World-first trial helping our sickest babies
The SHINE trial, led by Dr Kate Hodgson and the Royal Women’s Hospital, is set to improve ‘intubation’ success and help newborn babies around the world.
Expert neonatologists and researchers at the Women’s have helped to establish a new method of care that could improve outcomes for newborns with breathing difficulties, and help train doctors globally.
More than 200 babies took part in the SHINE trial, which used heated, humidified oxygen to improve the safety and success of ‘intubation’, or breathing tube insertion.
‘High flow’ technology is considered non-invasive, and gently delivers a blend of air and oxygen through small prongs in the nose.
Ann Le gave birth to monochorionic-monoamniotic (MoMo) twins at just 28 weeks and five days at the Women’s in 2019. She enrolled her girls Zoe and Olivia in the SHINE trial, with both twins requiring breathing support.
“My girls are aged three now and completely healthy,” Ann said. “You wouldn’t even know they were 1KG each when born – and shared both an amniotic sac and a placenta.”
The twins stayed in the Women’s NICU for 11 weeks. They were reunited with their mum after an initial 27 days apart – hugging immediately and warming the hearts of Ann’s loved ones and Instagram followers.
Every year, more than 100 babies born over 12 weeks early and weighing less than 1KG are admitted to the Women’s NICU. Most will need a ventilator to support their breathing. For the SHINE trial, the average baby taking part was born at 28 weeks’ gestation.
The study showed that the use of ‘high flow’ increased the chance of a breathing tube being placed correctly on the first attempt, and that babies’ oxygen levels were more stable during the procedure. The technique is easy to apply and can be rolled out to hospitals everywhere.
“This widely available technology can help some of the most vulnerable babies we see born at the Women’s, or any hospital around the world,” said Dr Kate Hodgson, Neonatologist and lead researcher.
“This is the first trial around the world to look at this therapy in newborn babies. It is a simple method, which has a lot of potential. This innovation could help babies, both preterm and term babies, who are very unwell and need support with their breathing after birth.”

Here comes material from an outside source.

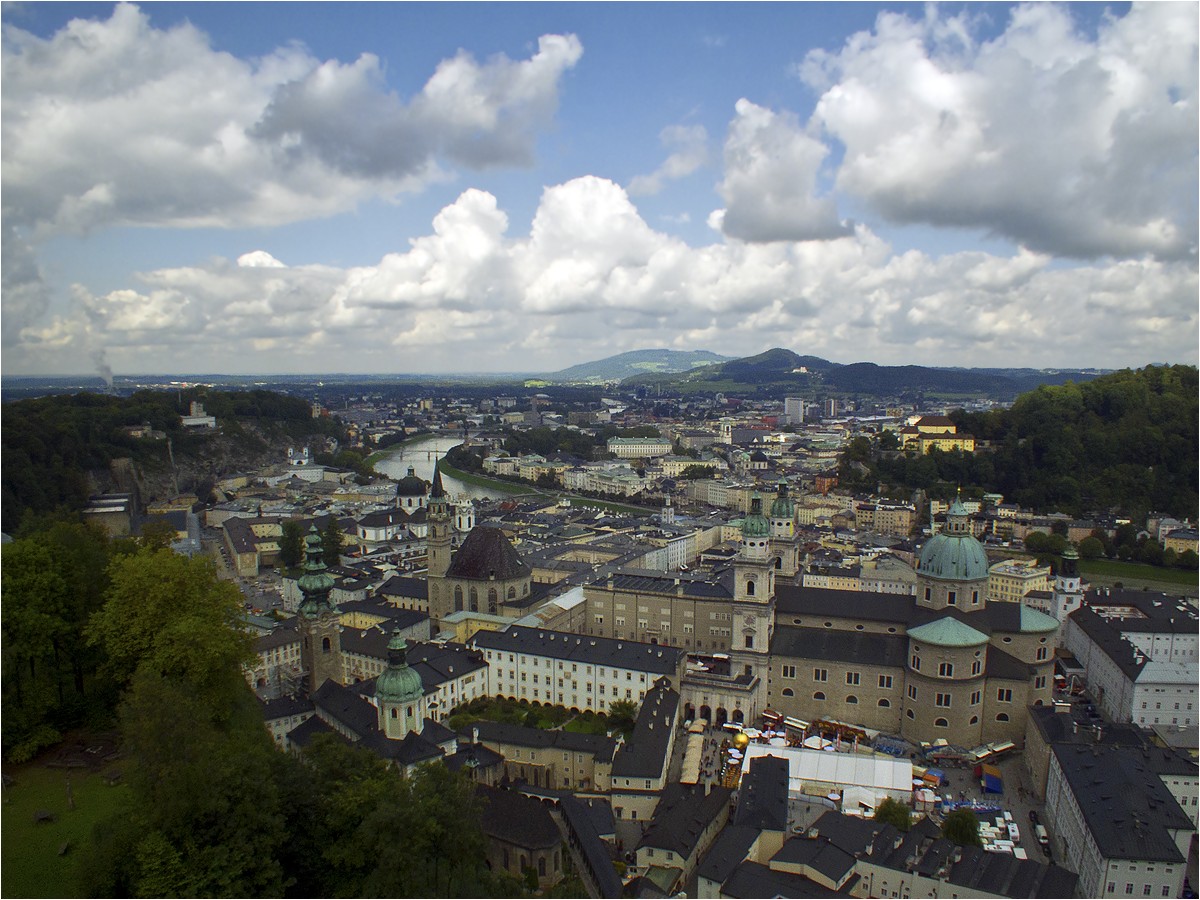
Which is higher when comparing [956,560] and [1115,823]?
[956,560]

The study also found that the greatest benefits were seen when less experienced clinicians were performing the intubation.
Ann, who is also a clinic co-ordinator at the Royal Children’s Hospital, encourages any parents asked to enrol their newborns in research to take up the offer.
“I am so grateful that Olivia and Zoe received such a high standard of care at the Royal Women’s Hospital, and were also able to contribute to something as important as the SHINE trial,” she said.
“If my girls were born in the 90s I’m not sure they would have made it. Research in this area is what helps saves lives now, and well into the future.
“Any medical procedure, especially on a baby, is so scary for parents. If you can get that done quickly and have better outcomes – that would be so valuable to parents all over the world.”